TSLG has higher volatility (35.19%) compared to BNKU (17.34%). In terms of maximum drawdown, BNKU dropped -61.21% vs TSLG's -82.86%.
On 1-year performance, BNKU leads with 92.66% vs 14.94% for TSLG. On fees, TSLG is cheaper at 0.75% per year. On volatility, BNKU has been the lower-risk option at 17.34%. The better choice depends on whether you care most about return, fees, risk, or income.
Over the 1-year period, BNKU has performed better with a 92.66% return vs 14.94%. Past performance does not guarantee future results, so compare this with risk, fees, and fund exposure.
TSLG is cheaper with a 0.75% expense ratio, compared with 0.95% for BNKU.

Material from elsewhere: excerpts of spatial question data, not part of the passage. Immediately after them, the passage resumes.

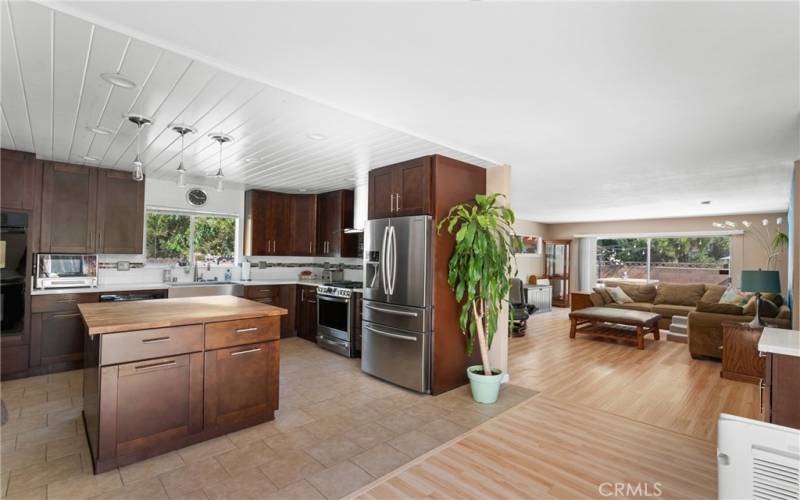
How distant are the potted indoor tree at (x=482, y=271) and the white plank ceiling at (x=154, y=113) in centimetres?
76

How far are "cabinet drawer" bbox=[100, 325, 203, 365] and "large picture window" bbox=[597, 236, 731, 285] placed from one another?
10159 millimetres

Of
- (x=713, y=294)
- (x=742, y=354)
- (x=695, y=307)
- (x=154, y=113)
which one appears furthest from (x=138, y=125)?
(x=713, y=294)

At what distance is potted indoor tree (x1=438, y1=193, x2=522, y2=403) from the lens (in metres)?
3.38

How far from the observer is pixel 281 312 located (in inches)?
113

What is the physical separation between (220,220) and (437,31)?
5.32 metres

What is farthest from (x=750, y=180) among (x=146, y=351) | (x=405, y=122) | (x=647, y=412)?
(x=146, y=351)

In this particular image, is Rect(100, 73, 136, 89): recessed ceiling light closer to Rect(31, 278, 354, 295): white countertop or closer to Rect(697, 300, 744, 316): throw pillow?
Rect(31, 278, 354, 295): white countertop

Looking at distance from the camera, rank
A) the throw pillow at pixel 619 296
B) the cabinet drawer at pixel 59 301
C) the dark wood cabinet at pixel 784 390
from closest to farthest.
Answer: the dark wood cabinet at pixel 784 390 → the cabinet drawer at pixel 59 301 → the throw pillow at pixel 619 296

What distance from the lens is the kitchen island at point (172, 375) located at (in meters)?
2.23

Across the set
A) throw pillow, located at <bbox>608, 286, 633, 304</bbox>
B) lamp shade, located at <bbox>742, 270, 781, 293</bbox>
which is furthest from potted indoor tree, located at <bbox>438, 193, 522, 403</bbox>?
throw pillow, located at <bbox>608, 286, 633, 304</bbox>

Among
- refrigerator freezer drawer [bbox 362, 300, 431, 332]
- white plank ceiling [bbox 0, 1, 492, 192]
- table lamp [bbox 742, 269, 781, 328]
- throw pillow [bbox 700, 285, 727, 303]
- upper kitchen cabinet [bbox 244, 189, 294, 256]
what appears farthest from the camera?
throw pillow [bbox 700, 285, 727, 303]

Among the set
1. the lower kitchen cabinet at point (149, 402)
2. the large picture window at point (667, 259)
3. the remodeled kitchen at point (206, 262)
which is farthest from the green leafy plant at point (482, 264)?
the large picture window at point (667, 259)

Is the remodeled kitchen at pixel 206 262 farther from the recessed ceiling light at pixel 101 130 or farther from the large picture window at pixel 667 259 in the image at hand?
the large picture window at pixel 667 259

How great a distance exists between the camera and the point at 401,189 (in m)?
3.87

TSLG has the higher dividend yield at 10.02%, compared with 0.00% for BNKU.
They also come from different issuers: Bank of Montreal and Leverage Shares. Their fees differ too: 0.95% for BNKU and 0.75% for TSLG.
BNKU currently has the higher Sharpe Ratio (1.59 vs 0.17), meaning it's delivered slightly more return per unit of risk over the trailing 12 months. However, this ranking shifts over time - use the Risk/Return Score above for a more comprehensive view that combines Sharpe, Sortino, and other measures used by quantitative funds.